Our example program prog
has the right type and is parametric enough, so we can call runST
:
runST { prog }
Remark
In fact, since SAMs don’t work for rank-2 types like
Program
we actually need to writerunST { new Program[Int] { def apply[S] = prog[S] } }
However, for conciseness, I sometimes pretend that we can write
runSt { prog }
.
The idea behind the ST-trick now is the following: since programs have to work for all scopes
(notice the type parameter Scope
on Program.apply
) references introduced
in one scope cannot be used in a different scope. For example, we can try to leak a
reference like:
var leak: Ref[_] = _
runST {
new Program[Unit] {
def apply[S] = for { r <- Ref[S](0); _ = leak = r } yield ()
}
}
However, the type variable S
is not in scope outside of runST
and thus we can
only use an existential Ref[_]
to express “it is a reference for some scope which don’t know”.
References thus can escape but can never be used again outside of
the call to runST
. That is, the following does not type check:
runST {
new Program[Int] { def apply[S] = leak.get }
// ^^^^^^^^
// found: ST[Int, _]
// required: ST[Int, S]
}
The existential type cannot be unified with S
!
The rank-2 type thus ensures that we can free the allocated resources after executing runST
since they never can be used in any other call to runST
.
Remark
In the setting of delimited control, Dybvig et al. (2007) use the same trick to prevent prompts from escaping the region of one
run
.
The same region safety can be achieved with a slightly different encoding
using Scala’s support for singleton types.
We can express the interfaces of ST
and Ref
exactly as before, but use a
different definition for Program
:
trait Scope {}
trait Program[+R] {
def apply(scope: Scope): ST[R, scope.type]
}
This way, the rank-2 universal quantification effectively moves from the type-level to the term-level.
Using ST
now looks like
def prog(scope: Scope): ST[Int, scope.type] = for {
r <- Ref[scope.type](0)
x <- r.get
_ <- r.put(x + 1)
y <- r.get
} yield y
runST[Int] { prog }
Additionally, we can improve type inference a bit by making Ref
a member of Scope
:
trait Scope { scope =>
trait Ref {
def get: ST[Int, scope.type]
def put(value: Int): ST[Unit, scope.type]
}
def Ref(value: Int): ST[Ref, scope.type]
}
The user program then changes to
def prog(scope: Scope): ST[Int, scope.type] = for {
r <- /*>>>*/ scope.Ref(0) /*<<<*/
x <- r.get
_ <- r.put(x + 1)

# # # # #

## [TASK LIST]
A: In the ST-trick text, who used the same trick in the setting of delimited control?
B: Print the ST-trick text from "The rank-2 type" to "for singleton types.".
The rows that follow come from a separate source.

## [DATA TO EXAMINE]
# # # # #

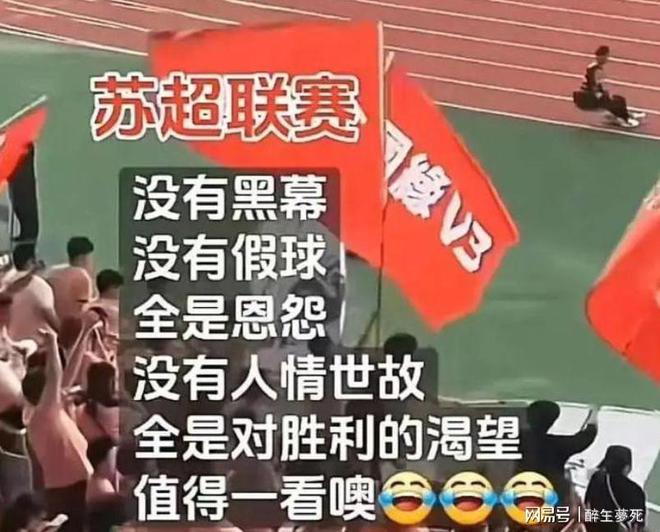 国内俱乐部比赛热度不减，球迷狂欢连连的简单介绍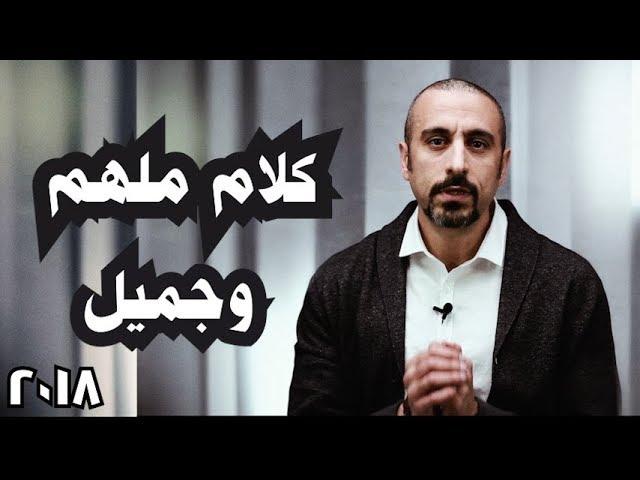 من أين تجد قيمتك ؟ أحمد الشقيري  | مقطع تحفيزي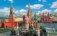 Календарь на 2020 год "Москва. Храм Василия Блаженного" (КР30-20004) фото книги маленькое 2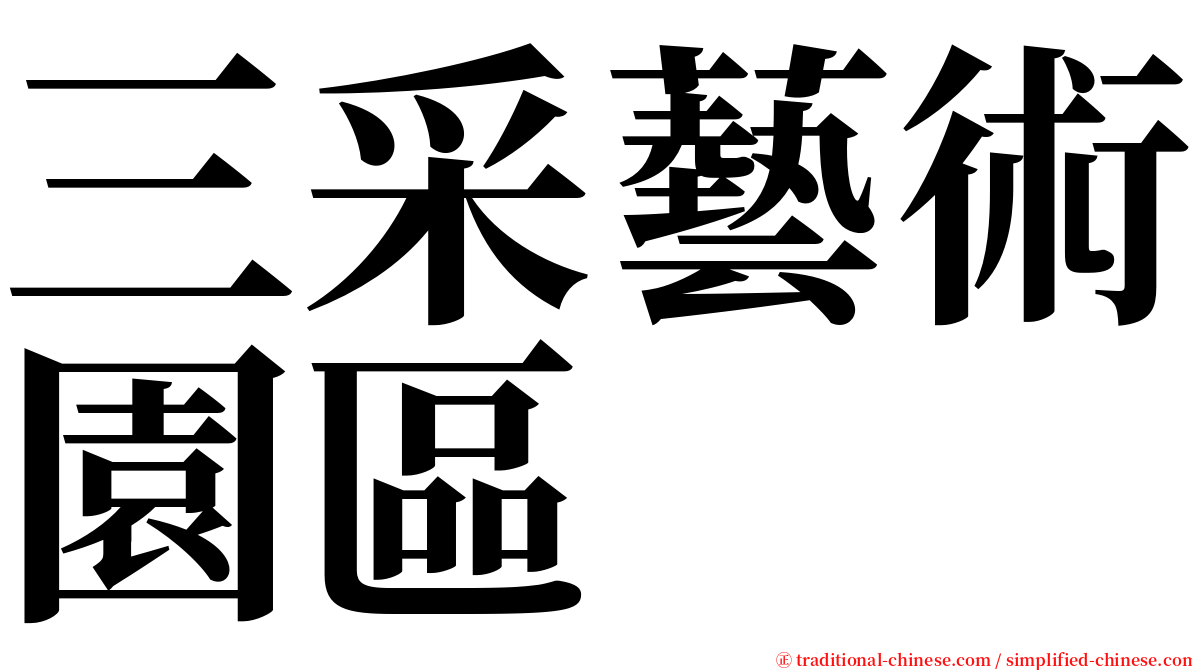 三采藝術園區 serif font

# # # # #

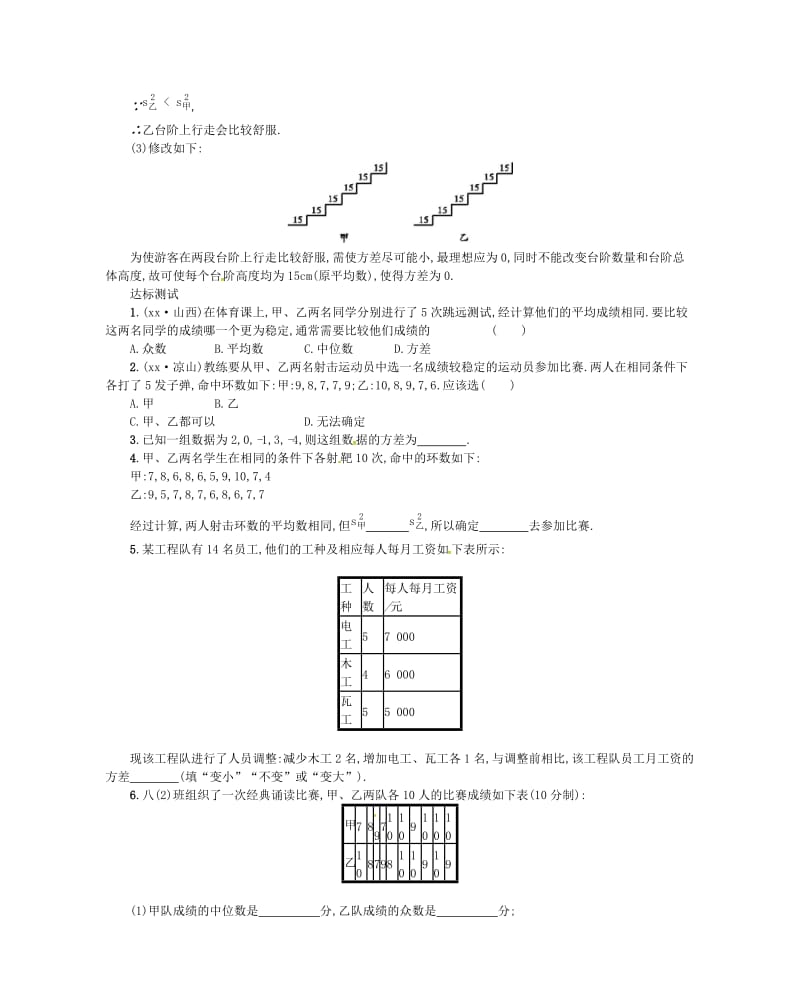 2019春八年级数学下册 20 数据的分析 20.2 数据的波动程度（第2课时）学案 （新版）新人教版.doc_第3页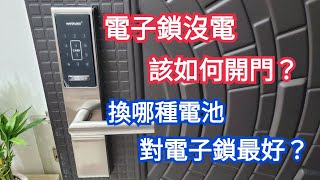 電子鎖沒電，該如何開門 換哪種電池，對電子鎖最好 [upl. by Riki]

# # # # #

## [ANSWERS TO THE PROBLEMS]
A: Dybvig et al. (2007)

B:
The rank-2 type thus ensures that we can free the allocated resources after executing runST
since they never can be used in any other call to runST
.
Remark
In the setting of delimited control, Dybvig et al. (2007) use the same trick to prevent prompts from escaping the region of one
run
.
The same region safety can be achieved with a slightly different encoding
using Scala’s support for singleton types.